Le jeune apprenti se tourna vers Charlie.

— On l’a fait enlever, répondit ce dernier. Par le gars de Mokolodi, vous savez, celui avec qui vous échangez des pièces de moteur. Eh ben, c’est lui qui l’a emporté.

— Mr. Whitson ? s’étonna Mr. J.L.B. Matekoni. Il l’a emporté ?

Charlie hocha la tête.

— Ce n’est pas la peine de tuer les serpents, expliqua-t-il. Il vaut mieux les libérer dans la nature. Vous saviez ça, hein, patron ?

Mr. J.L.B. Matekoni ne répondit pas, mais gagna à grands pas le bureau, frappa à la porte et entra. Assises à leur poste, Mma Ramotswe et Mma Makutsi levèrent toutes deux vers lui un regard interrogateur.

— Tu sais ce qui s’est passé ? s’enquit Mma Ramotswe. Ils t’ont raconté, pour le serpent ?

Mr. J.L.B. Matekoni acquiesça.

— Je sais tout, répondit-il. Et je suis bien content que tu n’aies rien, Mma Ramotswe. C’est la seule chose qui m’intéresse.

— Et moi ? s’indigna Mma Makutsi de son bureau. Vous vous en fichez, de moi, Rra ?

— Oh non, ça me fait très plaisir que vous n’ayez pas été mordue, Mma, assura Mr. J.L.B. Matekoni. Vraiment très plaisir. Je n’aurais pas aimé que l’une ou l’autre d’entre vous se fasse mordre par un serpent.

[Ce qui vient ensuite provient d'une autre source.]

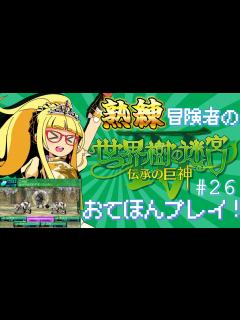 [x]熟練冒険者の世界樹の迷宮Ⅳおてほんプレイ！ #26【木偶ノ文庫B2F編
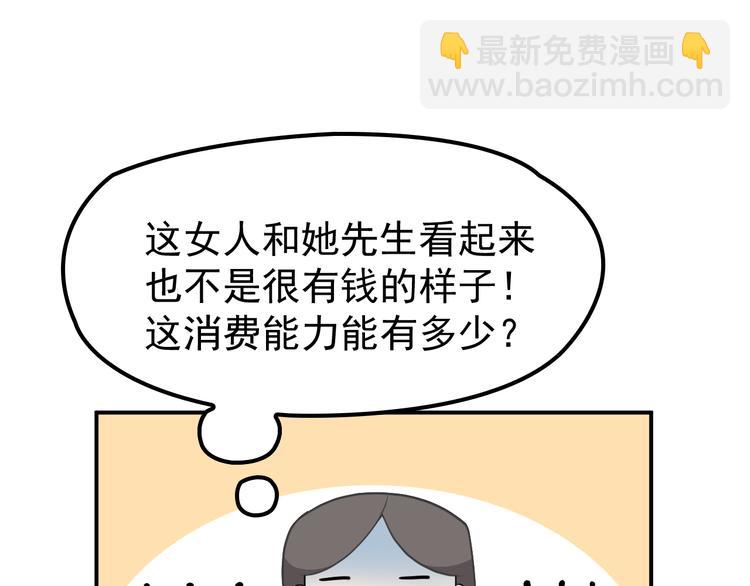 《双面总裁宠妻指南》第13话 确认过眼神是挑衅的人 第17页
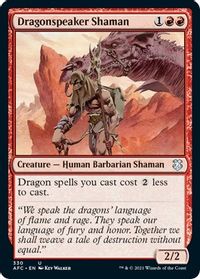Dragonspeaker Shaman — Commander: Adventures in the Forgotten Realms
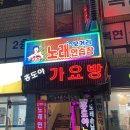 오거리 노래연습장 이미지
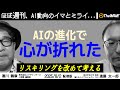 心が折れたので、これからのAI時代にどうやって生きていくかを考えた一週間（2025年8月2日配信版）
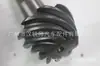 41201-29805 Es Adecuado para Hiace Hilux 3L5L Ensamblaje de Engranajes Diferenciales con una Relación de Diferencial de 41:9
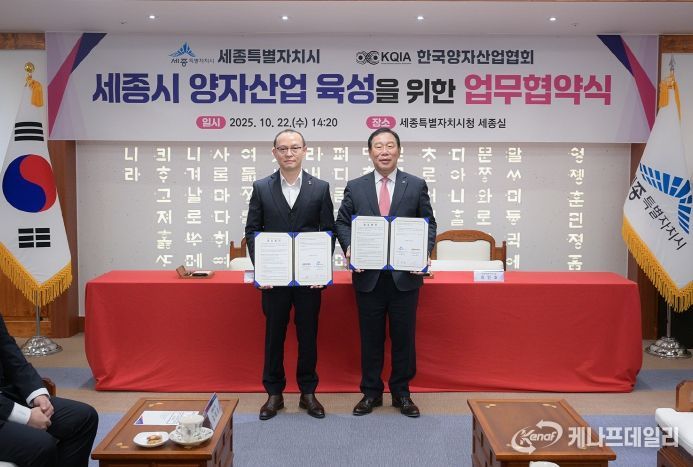 양자산업 육성 업무협약_왼쪽부터 방승현 협회장, 최민호 시장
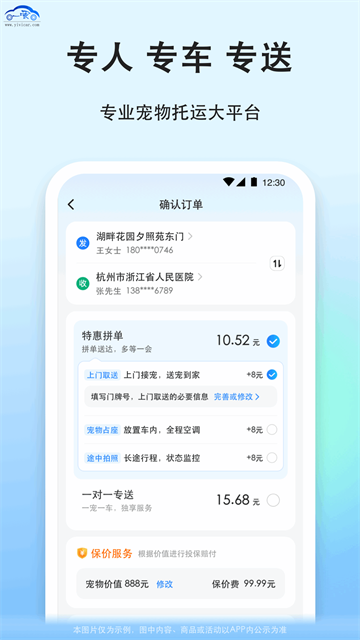 一喂宠物托运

Mma Ramotswe secoua la tête.

— Mma Makutsi l’a échappé belle, expliqua-t-elle. Et nous avons eu de la chance que ton ami arrive juste à ce moment-là. Il connaît bien les serpents. Tu aurais dû voir comment il l’a attrapé, Mr. J.L.B. Matekoni. Il l’a attrapé comme si ce n’était qu’un simple chongalolo1 ou quelque chose de ce genre.

Mr. J.L.B. Matekoni parut perplexe.

— Mais je croyais que c’étaient les garçons qui l’avaient neutralisé, s’étonna-t-il. Charlie m’a dit que…

Mma Makutsi éclata de rire.

— Eux ? Oh, Rra, vous auriez dû les voir ! Ils lui ont lancé des clés à molette et l’ont mis très en colère. Ils n’ont servi à rien du tout. À rien du tout !

Mma Ramotswe sourit à son mari.

— Ils ont fait de leur mieux, bien sûr, mais…

Elle s’interrompit. Personne n’était parfait, songea-t-elle, et d’ailleurs, elle-même n’avait pas fait face à la situation de manière très brillante. Aucun de nous ne peut savoir comment il réagira face à un serpent avant de se trouver confronté au danger et, à ce moment-là, il découvre en général qu’il ne s’en sort pas très bien. Les serpents faisaient partie de ces tests que la vie nous envoyait et il était impossible d’anticiper notre réaction avant de vivre l’expérience. Les serpents et les hommes. Telles étaient les épreuves envoyées pour tester les femmes, et le résultat n’était pas toujours conforme à ce que l’on aurait souhaité.